▶ _DOCUMENT EXTRACT_:
• • • • • • •

Why Nostr? What is Njump?
2023-06-07 15:12:28
in reply to

bc [ARCHIVE] on Nostr: 📅 Original date posted:2014-01-22 📝 Original message:Jorge Timón: The node ...

📅 Original date posted:2014-01-22
📝 Original message:Jorge Timón:
The node would need to first verify a block before mining on top of it.
Basically a receiver would ask a sender for missing transactions if he
doesn't know them already before propagating or mining the block.

Christophe Biocca:
You're right, my idea doesn't offer any real advantage over
prebroadcasting of the tree and including only it's header in a block.

Thanks,
Eric


On 22.01.2014 23:10, Jorge Timón wrote:
> Maybe I'm missing something.
> How do miners validate blocks if they only receive the hashes of the
> transactions?
> Will they mine on top of a block when they don't know if it's valid?
>
>
> On 1/22/14, Christophe Biocca <christophe.biocca at gmail.com> wrote:
>> Comments:
>>
>> bc:
>> - Ultimately, this helps with block propagation latency, but not with
>> the bandwidth constraints themselves, because all transactions do need
>> to be broadcast.

• • • • • • •

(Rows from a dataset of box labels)
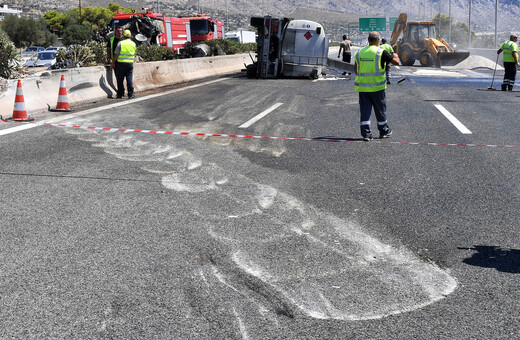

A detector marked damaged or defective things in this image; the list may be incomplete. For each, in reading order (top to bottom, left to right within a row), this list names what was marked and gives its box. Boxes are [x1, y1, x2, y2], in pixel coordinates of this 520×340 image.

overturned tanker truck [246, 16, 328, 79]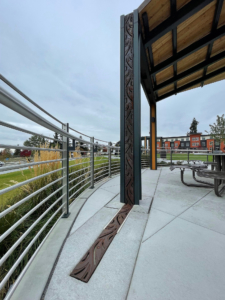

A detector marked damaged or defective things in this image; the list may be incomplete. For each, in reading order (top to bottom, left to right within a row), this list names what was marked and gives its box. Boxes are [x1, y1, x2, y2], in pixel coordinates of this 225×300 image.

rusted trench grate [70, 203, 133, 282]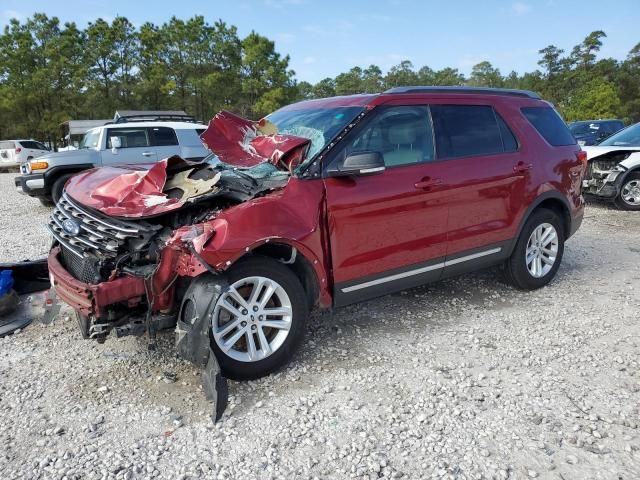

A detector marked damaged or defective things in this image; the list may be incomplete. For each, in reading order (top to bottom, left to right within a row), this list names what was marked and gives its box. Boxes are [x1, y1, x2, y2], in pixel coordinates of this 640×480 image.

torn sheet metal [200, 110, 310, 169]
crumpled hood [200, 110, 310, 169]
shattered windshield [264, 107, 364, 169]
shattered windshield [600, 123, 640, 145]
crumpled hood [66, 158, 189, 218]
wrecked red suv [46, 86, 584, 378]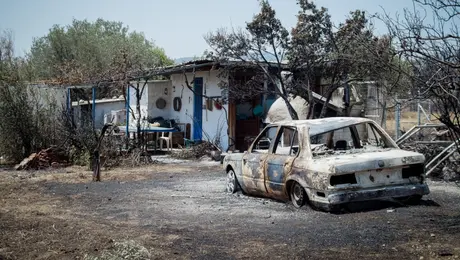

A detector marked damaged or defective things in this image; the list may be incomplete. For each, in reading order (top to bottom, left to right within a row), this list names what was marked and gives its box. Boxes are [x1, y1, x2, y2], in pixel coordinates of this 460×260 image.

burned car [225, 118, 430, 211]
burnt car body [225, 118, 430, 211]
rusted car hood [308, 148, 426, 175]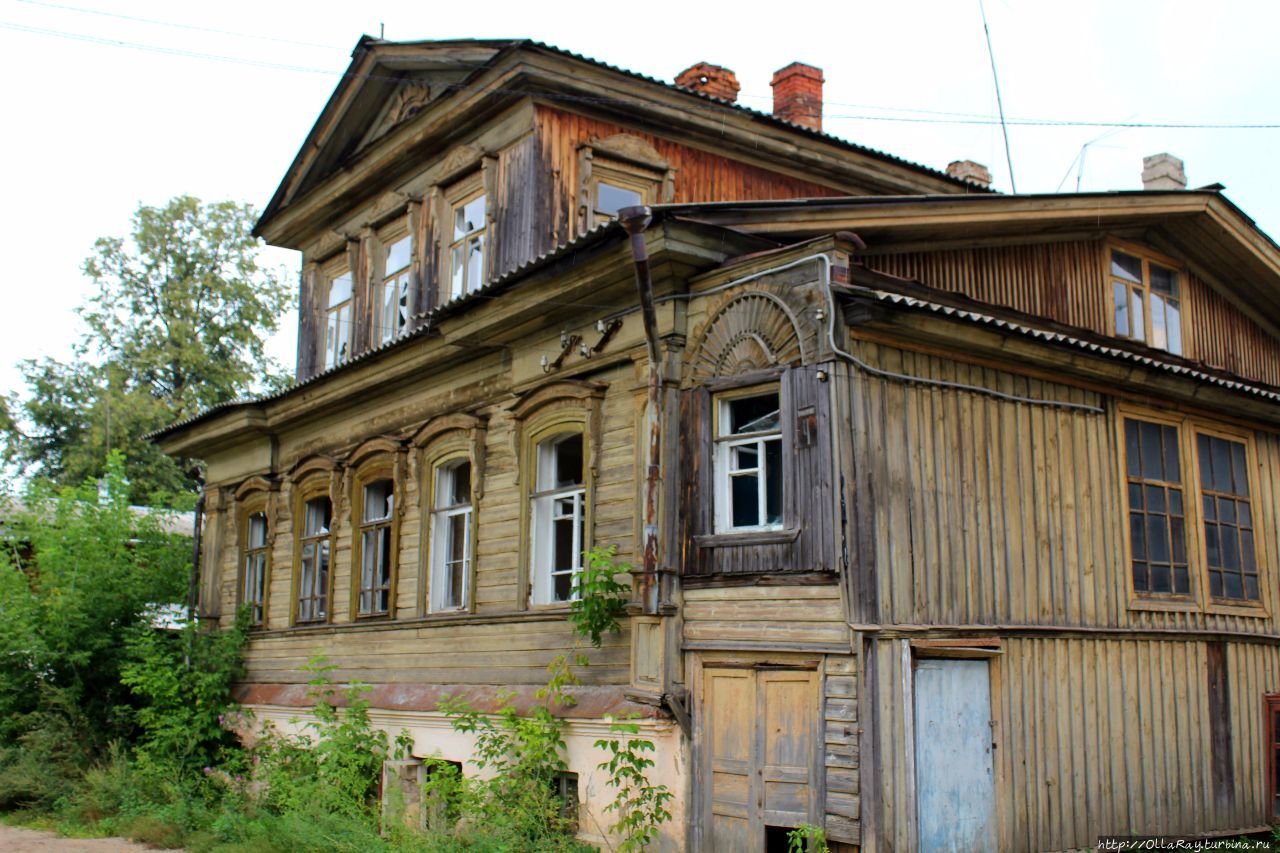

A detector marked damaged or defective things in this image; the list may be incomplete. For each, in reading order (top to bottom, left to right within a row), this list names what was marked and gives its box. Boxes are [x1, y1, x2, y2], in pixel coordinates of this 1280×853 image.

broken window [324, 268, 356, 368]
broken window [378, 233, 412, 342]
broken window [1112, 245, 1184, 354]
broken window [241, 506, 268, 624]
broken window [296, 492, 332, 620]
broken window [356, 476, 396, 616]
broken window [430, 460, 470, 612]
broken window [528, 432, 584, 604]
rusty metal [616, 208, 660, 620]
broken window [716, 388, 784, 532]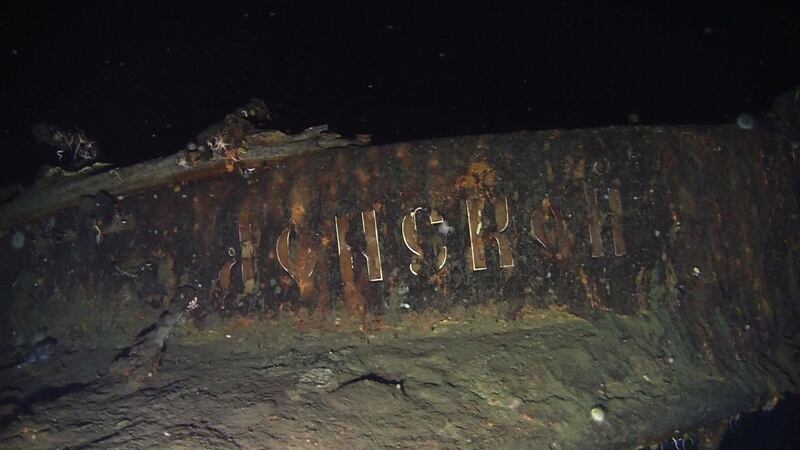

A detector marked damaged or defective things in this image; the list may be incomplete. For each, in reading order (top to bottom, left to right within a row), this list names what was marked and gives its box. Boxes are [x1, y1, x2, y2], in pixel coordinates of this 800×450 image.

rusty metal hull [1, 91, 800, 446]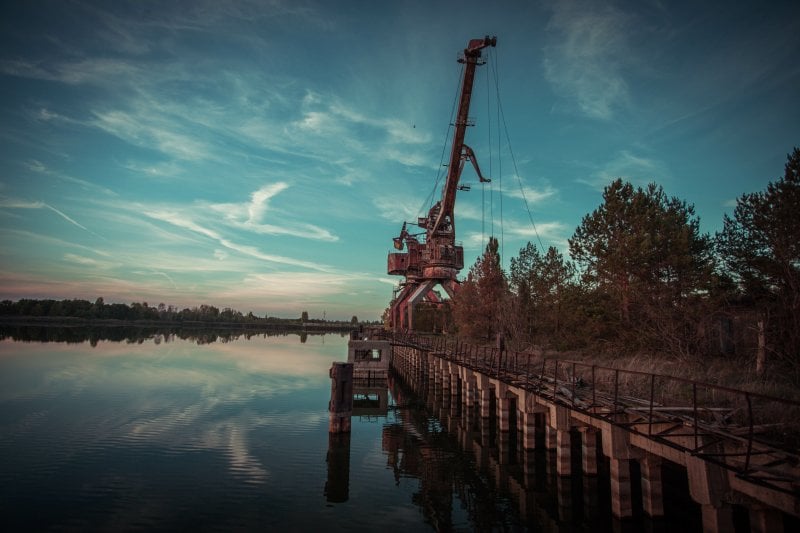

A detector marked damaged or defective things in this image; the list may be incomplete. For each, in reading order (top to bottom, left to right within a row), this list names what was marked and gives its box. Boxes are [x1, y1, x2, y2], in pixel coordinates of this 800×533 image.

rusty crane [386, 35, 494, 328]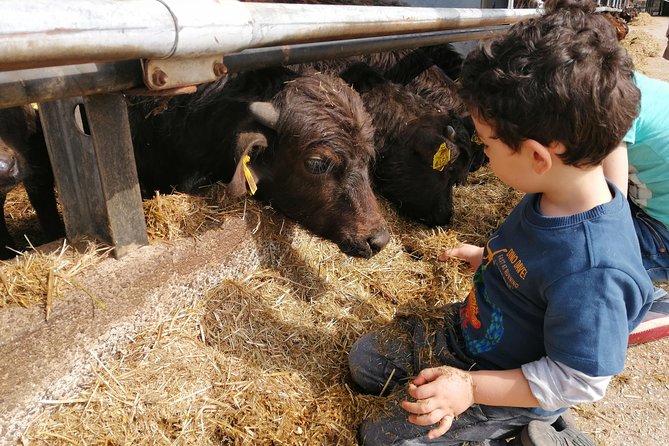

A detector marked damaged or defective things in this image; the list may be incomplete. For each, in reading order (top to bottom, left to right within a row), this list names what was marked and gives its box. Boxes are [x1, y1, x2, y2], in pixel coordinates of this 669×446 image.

• • • • • • •

▶ _PROBLEMS TO SOLVE_:
• 1. In the archived thread, what must a node do to a block before mining on top of it?
• 2. Reproduce the archived thread word for word, starting at "2023-06-07 15:12:28" and ending at "on top of it.".
Rely only on the archived thread to answer.

▶ _EXERCISE RESPONSES_:
• 1. It must first verify the block.

• 2.
2023-06-07 15:12:28
in reply to

bc [ARCHIVE] on Nostr: 📅 Original date posted:2014-01-22 📝 Original message:Jorge Timón: The node ...

📅 Original date posted:2014-01-22
📝 Original message:Jorge Timón:
The node would need to first verify a block before mining on top of it.